Amorita Falcon lives in south suburban Lansing and doesn’t have a car, so her commute to work in Chicago can take as long as three hours, one way. She has three different combinations of buses, trains, and walking that can get her there. The slowest option is also the cheapest, costing $5 per day, but eating up her free time as she must wait for delayed buses in Chicago’s winter weather or run to make a connection because the next bus may not come for a long time. The fastest option, which still takes an hour, is also the most expensive at $16 per day.
When Amorita describes the transit situation near her home and her daily commute to work, she uses words like “inequitable,” “draining,” and “deserted.”
“I’ve done a lot of cost-benefit analysis on all this,” said Amorita, who is a recent college graduate working at the Chicago Community Loan Fund.
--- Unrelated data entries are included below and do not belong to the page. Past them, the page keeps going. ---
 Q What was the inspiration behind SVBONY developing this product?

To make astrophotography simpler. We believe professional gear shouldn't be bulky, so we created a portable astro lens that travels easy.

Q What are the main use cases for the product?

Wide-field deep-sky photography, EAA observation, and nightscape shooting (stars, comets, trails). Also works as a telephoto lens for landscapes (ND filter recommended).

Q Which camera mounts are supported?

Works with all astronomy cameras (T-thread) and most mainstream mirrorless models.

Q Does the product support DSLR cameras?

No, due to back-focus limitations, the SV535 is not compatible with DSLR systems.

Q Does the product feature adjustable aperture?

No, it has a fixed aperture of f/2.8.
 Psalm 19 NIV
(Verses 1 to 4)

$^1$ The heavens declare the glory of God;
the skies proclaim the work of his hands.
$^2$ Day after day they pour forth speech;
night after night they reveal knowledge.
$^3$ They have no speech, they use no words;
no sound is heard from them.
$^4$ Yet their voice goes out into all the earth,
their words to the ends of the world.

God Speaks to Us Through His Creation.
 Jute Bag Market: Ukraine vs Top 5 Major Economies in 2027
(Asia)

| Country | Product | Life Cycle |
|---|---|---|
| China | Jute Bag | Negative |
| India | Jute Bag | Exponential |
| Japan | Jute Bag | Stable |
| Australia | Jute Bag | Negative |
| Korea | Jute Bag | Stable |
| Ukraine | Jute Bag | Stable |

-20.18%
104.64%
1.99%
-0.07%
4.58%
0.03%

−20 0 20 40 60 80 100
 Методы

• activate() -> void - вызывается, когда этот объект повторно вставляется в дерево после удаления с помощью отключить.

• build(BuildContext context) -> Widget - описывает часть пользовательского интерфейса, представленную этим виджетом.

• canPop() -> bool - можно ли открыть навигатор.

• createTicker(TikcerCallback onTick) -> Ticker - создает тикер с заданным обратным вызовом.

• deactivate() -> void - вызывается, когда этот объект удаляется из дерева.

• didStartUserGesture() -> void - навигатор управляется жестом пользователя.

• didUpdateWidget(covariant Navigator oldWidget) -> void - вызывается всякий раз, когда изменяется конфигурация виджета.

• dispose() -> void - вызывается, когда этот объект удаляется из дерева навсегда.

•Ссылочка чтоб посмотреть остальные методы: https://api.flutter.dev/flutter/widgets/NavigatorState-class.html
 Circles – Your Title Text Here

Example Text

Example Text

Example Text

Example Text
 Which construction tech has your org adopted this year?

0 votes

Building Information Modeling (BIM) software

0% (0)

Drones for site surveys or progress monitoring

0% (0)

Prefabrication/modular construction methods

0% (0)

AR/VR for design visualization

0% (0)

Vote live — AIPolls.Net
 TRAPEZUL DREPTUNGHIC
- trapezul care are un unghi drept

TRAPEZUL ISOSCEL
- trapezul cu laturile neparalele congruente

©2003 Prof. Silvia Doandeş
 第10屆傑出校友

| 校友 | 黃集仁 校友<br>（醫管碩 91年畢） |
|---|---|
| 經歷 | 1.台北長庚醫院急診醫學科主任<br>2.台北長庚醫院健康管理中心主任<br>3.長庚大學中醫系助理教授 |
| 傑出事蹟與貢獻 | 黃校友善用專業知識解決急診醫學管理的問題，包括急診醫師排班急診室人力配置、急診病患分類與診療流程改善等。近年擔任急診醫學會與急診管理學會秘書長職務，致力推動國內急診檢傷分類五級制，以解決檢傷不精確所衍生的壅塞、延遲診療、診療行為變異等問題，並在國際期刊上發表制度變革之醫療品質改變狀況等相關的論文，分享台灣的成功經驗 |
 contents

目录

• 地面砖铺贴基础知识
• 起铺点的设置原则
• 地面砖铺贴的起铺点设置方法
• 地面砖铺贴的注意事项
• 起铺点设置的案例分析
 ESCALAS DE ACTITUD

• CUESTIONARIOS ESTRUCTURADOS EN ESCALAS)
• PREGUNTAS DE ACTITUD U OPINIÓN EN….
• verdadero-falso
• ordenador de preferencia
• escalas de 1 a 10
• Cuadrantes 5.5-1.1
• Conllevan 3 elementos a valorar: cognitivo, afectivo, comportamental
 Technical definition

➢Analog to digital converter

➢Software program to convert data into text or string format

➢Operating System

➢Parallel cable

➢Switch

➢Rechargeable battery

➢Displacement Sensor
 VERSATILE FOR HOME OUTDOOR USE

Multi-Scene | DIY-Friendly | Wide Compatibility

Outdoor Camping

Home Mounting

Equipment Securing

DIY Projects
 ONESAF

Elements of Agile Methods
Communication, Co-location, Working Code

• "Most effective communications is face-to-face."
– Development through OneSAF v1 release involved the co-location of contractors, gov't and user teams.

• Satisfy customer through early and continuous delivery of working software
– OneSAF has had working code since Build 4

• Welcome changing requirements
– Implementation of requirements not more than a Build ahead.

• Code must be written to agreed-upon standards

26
Her commute isn’t easy, but as she said, not everyone has the ability or desire to move closer to their job.
“That’s increased living expenses, that’s asking people to leave a network of family who might depend on them,” Amorita said. “Also if you don’t own a car, that probably means that you aren’t able to afford it and may not be able to afford to live closer to their job.” Amorita has a small group of commuters who she sees making the same long trek she makes every day.
She would like to see more frequent, reliable, and affordable options for people in parts of the region that are not currently well-served by the transit network. If the options were there, more people would ride, she said.
“It would be an incentive for those who do not have cars to use them. It would bring more commerce, more jobs,” she said.
And it would connect people in her community to those jobs. By 2050, Amorita said she hopes plans to lift up underserved communities have materialized.
“We need to lift these plans up off the paper and actually implement them because these communities have been overpromised for so long,” she said. “It’s equity, at the core.”